With the emphasis on IOT security SSL has become the de facto solution for MQTT connections.
In fact the majority of the questions I get are SSL related .
What I find surprising is that not many appear to be considering using payload encryption instead of SSL and certificates.
Payload encryption has in my opinion many advantages over using SSL. The main ones are:
- It is end to end and not link based.
- There is no broker configuration required.
- The technique can also hide topic names.
The Rational for SSL and the Problems with SSL
SSL is used extensively on the web e.g shopping websites, Gmail etc.
SSL is secure and provides good link encryption.
Link encryption is sufficient in a client server environment where the server hosts the actual application.
However in the example of Gmail. link encryption is not really sufficient as the email needs to be forwarded across the email network and so for end to end encryption the entire link chain needs to be encrypted.
Therefore SSL encryption has shortcoming when dealing with a message based system like email , and MQTT.
For an MQTT message to be secure then the publisher and subscriber must both use SSL.
Also any bridged connections must also use SSL.
In addition ACL( access control lists) must also be used as any client can subscribe to the data unless it is restricted.
Encrypting Message Payloads.
This is quite a straightforward process in Python and node-red.
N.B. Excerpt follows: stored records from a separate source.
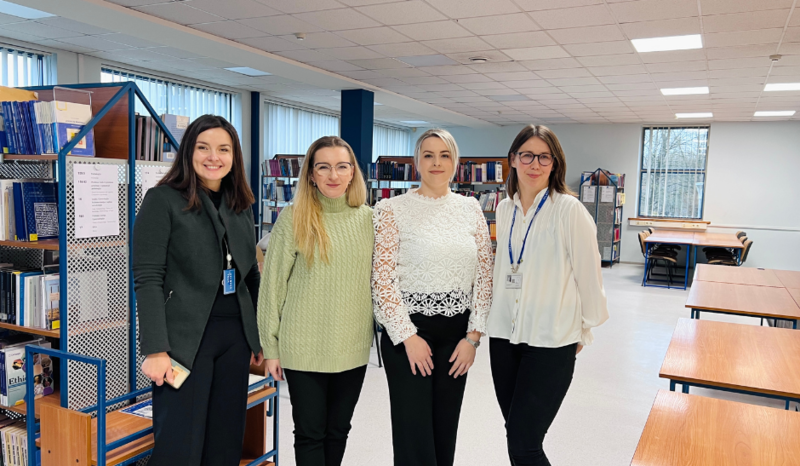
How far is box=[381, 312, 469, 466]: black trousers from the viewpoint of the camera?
1.97 meters

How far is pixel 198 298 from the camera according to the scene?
187 centimetres

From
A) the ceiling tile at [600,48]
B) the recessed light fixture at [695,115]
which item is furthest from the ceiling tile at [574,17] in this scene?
the recessed light fixture at [695,115]

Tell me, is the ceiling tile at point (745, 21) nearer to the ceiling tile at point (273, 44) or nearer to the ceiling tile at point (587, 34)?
the ceiling tile at point (587, 34)

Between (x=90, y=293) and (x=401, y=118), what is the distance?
427 inches

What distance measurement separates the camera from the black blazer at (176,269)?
1778 mm

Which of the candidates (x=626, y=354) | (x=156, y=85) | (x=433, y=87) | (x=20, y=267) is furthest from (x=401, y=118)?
(x=20, y=267)

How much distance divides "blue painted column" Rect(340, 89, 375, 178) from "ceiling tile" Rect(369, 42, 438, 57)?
7.04 feet

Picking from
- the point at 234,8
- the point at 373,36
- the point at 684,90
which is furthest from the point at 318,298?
the point at 684,90

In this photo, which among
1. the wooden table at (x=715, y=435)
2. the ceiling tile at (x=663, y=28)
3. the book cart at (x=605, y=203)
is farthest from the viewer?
the book cart at (x=605, y=203)

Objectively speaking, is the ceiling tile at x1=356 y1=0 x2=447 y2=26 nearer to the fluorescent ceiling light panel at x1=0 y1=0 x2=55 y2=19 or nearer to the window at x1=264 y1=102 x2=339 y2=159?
the fluorescent ceiling light panel at x1=0 y1=0 x2=55 y2=19

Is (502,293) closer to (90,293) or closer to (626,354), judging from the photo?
(90,293)

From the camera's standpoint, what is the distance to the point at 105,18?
16.8 feet

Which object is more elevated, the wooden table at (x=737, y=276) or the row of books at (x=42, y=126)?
the row of books at (x=42, y=126)

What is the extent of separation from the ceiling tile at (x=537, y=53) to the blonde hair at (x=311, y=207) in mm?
4566
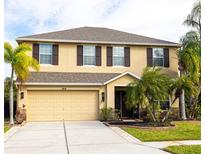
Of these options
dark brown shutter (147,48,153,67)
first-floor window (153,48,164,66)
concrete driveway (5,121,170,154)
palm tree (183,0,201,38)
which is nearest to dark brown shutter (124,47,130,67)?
dark brown shutter (147,48,153,67)

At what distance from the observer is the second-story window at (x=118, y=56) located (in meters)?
22.2

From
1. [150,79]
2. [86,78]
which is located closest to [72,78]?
[86,78]

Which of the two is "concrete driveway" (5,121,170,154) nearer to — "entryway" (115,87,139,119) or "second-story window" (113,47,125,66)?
"entryway" (115,87,139,119)

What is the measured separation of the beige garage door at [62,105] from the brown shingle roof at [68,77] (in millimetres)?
787

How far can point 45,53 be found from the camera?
2144 centimetres

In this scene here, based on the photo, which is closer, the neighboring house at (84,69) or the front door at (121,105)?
the neighboring house at (84,69)

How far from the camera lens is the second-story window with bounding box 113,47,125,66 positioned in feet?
72.9

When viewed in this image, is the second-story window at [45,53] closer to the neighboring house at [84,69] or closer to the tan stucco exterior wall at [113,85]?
the neighboring house at [84,69]

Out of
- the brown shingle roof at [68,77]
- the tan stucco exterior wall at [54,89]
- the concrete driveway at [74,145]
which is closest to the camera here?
the concrete driveway at [74,145]

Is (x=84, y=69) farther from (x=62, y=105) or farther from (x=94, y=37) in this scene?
(x=62, y=105)

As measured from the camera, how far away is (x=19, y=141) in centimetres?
1144

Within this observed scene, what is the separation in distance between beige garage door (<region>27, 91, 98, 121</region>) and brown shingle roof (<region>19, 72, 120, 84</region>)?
787 mm

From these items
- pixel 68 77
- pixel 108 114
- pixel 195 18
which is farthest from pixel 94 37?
pixel 195 18

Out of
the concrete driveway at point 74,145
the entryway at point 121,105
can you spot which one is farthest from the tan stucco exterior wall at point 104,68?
the concrete driveway at point 74,145
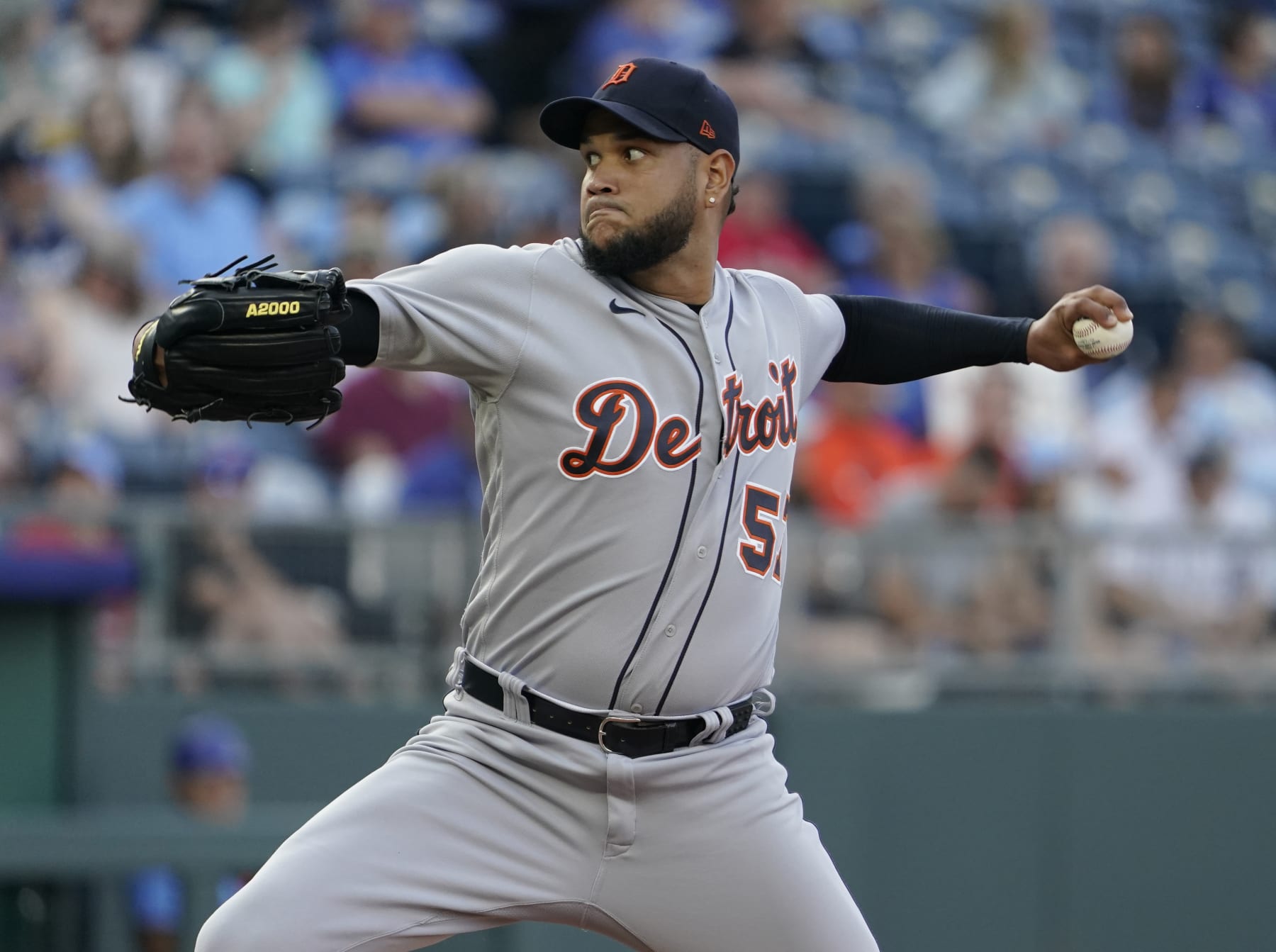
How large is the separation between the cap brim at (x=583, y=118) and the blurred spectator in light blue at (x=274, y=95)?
209 inches

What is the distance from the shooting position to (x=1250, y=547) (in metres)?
6.72

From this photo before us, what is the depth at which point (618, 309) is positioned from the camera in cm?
322

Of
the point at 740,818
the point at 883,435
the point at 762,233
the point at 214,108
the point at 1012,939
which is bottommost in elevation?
the point at 1012,939

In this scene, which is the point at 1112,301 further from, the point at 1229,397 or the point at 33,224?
the point at 1229,397

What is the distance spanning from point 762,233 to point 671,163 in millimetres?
5439

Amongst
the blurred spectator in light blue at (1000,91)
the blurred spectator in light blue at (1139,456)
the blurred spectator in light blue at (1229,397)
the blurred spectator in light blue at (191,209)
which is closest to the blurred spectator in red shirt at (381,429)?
the blurred spectator in light blue at (191,209)

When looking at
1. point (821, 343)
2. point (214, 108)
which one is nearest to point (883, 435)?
point (214, 108)

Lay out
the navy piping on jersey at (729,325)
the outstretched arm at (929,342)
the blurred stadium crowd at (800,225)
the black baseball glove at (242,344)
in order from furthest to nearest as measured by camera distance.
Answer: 1. the blurred stadium crowd at (800,225)
2. the outstretched arm at (929,342)
3. the navy piping on jersey at (729,325)
4. the black baseball glove at (242,344)

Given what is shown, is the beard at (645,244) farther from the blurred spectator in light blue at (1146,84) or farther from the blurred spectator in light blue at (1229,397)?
the blurred spectator in light blue at (1146,84)

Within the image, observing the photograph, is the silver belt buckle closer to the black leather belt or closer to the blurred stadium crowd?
the black leather belt

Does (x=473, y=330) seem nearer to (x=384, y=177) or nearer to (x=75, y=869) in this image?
(x=75, y=869)

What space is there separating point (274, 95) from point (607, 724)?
241 inches

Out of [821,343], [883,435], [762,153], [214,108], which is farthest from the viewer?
[762,153]

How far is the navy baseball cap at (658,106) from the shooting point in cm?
320
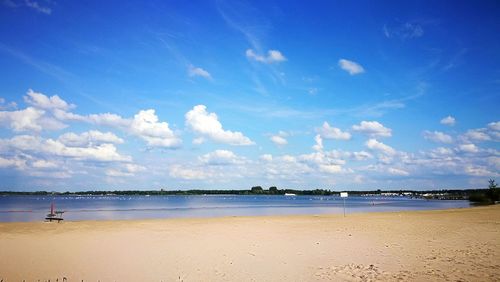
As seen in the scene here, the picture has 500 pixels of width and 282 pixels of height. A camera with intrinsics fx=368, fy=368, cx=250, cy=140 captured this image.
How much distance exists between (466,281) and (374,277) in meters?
2.42

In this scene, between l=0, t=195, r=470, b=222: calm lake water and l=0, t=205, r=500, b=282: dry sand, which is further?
l=0, t=195, r=470, b=222: calm lake water

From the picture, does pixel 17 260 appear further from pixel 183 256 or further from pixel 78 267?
pixel 183 256

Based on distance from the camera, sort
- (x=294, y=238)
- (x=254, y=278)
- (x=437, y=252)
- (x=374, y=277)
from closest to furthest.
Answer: (x=374, y=277)
(x=254, y=278)
(x=437, y=252)
(x=294, y=238)

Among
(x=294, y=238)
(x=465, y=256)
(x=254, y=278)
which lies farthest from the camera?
(x=294, y=238)

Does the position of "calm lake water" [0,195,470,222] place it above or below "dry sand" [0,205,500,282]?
below

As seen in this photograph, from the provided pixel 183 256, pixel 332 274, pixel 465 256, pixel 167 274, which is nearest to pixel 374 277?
pixel 332 274

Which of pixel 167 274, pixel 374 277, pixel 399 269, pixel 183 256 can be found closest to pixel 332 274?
pixel 374 277

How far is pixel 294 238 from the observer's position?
20766mm

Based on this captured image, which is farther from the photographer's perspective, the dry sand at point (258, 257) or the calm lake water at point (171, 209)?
the calm lake water at point (171, 209)

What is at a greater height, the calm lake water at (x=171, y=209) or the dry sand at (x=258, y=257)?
the dry sand at (x=258, y=257)

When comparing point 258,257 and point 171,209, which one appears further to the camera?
point 171,209

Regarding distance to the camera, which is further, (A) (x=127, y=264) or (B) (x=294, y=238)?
(B) (x=294, y=238)

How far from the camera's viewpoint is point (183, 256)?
15609 millimetres

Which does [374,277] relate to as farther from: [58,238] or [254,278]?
[58,238]
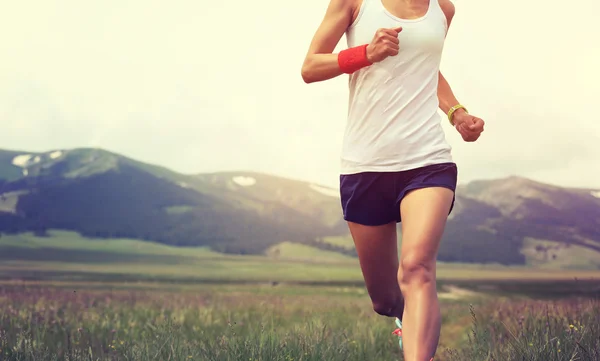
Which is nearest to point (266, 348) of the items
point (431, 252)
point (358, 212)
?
point (358, 212)

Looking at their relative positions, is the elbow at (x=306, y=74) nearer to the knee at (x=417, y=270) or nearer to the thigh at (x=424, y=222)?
the thigh at (x=424, y=222)

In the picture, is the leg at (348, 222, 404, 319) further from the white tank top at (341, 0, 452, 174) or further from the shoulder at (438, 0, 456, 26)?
the shoulder at (438, 0, 456, 26)

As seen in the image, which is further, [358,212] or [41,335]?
[41,335]

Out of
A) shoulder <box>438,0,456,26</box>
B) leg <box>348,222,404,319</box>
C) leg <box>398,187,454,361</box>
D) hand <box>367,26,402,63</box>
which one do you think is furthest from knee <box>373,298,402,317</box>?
shoulder <box>438,0,456,26</box>

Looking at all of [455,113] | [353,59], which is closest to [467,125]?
[455,113]

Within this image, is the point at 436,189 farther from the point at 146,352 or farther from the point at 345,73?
the point at 146,352

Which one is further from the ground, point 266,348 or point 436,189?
point 436,189

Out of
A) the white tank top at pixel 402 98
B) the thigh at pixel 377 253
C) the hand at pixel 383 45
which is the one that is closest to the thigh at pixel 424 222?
the white tank top at pixel 402 98

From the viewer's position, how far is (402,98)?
384 cm

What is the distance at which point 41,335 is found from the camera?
20.0 ft

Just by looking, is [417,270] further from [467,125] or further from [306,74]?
[306,74]

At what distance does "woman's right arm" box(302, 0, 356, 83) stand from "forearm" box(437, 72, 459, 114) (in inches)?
31.1

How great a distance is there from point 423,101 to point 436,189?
19.1 inches

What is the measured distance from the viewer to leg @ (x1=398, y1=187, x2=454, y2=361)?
11.5 feet
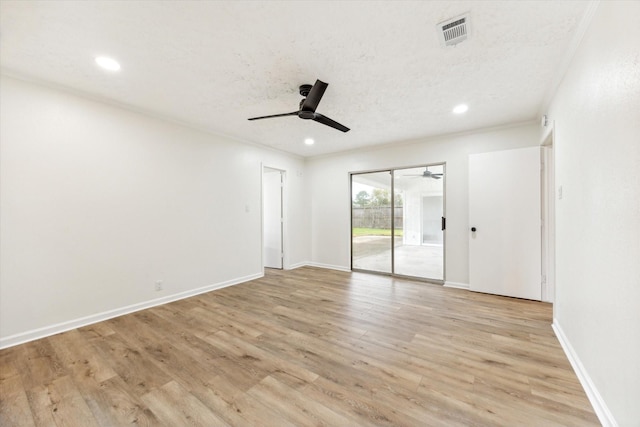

I did a Python example some time ago.
How to Encrypt MQTT Payloads with Python – Example Code
and will also be doing a node-red flow shortly.
Topic Obfuscation
Another option in addition to payload encryption is topic obfuscation using the playfair cipher or Caesar cipher for example.
I am not really sure if this is really of any use but maybe you have an example.
Summary Pros and Cons
Payload encryption gives you
- End to end and also data storage security.
- Doesn’t require broker setup
- Doesn’t require additional broker security like ACLs
SSL gives you:
- Link security
- Requires ACLs to be setup on the broker in addition to SSL
- Requires broker setup
Comments
This post is a discussion post and I would be very grateful for any thoughts you may have on this topic.
Related Tutorials and resources:
Steve, we too have been thinking about that SSL issue for MQTT, and came to the same conclusion: that in most cases the data doesn’t need a secure connection. If it does, then encrypt the payload. I assume SSL won’t be a fast as non SSL, and speed for IoT is paramount. (Also with the ESP-32 some of my builds using SSL for REST connections blow up. So adding more SSL isn’t a great path.)
That said, the only information that get’s exposed without SSL are the username/password of the MQTT user (using wireshark to view. ) In my case, these are the same as the users’ node-red accounts, so my plan is create new name/pass for one of the accounts.
I will look forward to your articles / videos using payload encrytion for Node-RED. I also think such techniques would have far wider appeal if they could be used with MQTT on devices such as ESP8266 / ESP32 using the Arduino or platformIO IDE’s or C / C++ coding rather than python. I believe Nick O’Leary’s PubsubClient library is the most widely used MQTT client on those devices. So, if it were possible to use payload encrytion along with that library it would be very useful.
Bob
Nice to hear from you. I agree and I will take a look.
Rgds
Steve
Hi Steve, your blog posts are always very appreciated. On the topic of codes for C/C++, I have been using CBOR to serialize my MQTT payloads in an ESP32 and the COSE protocol based on CBOR offers encryption capabilities. While Python has got a pyCOSE library which is very easy to use, I haven’t been able to find any easy way to implement COSE on tinyCBOR (the CBOR library I use on the ESP32 module). It’d be interesting if in the future to see some of these aspects and especially for C/C++ environments, maybe on the topic of payload serialization, since CBOR is especially suited for M2M communications compared to JSON.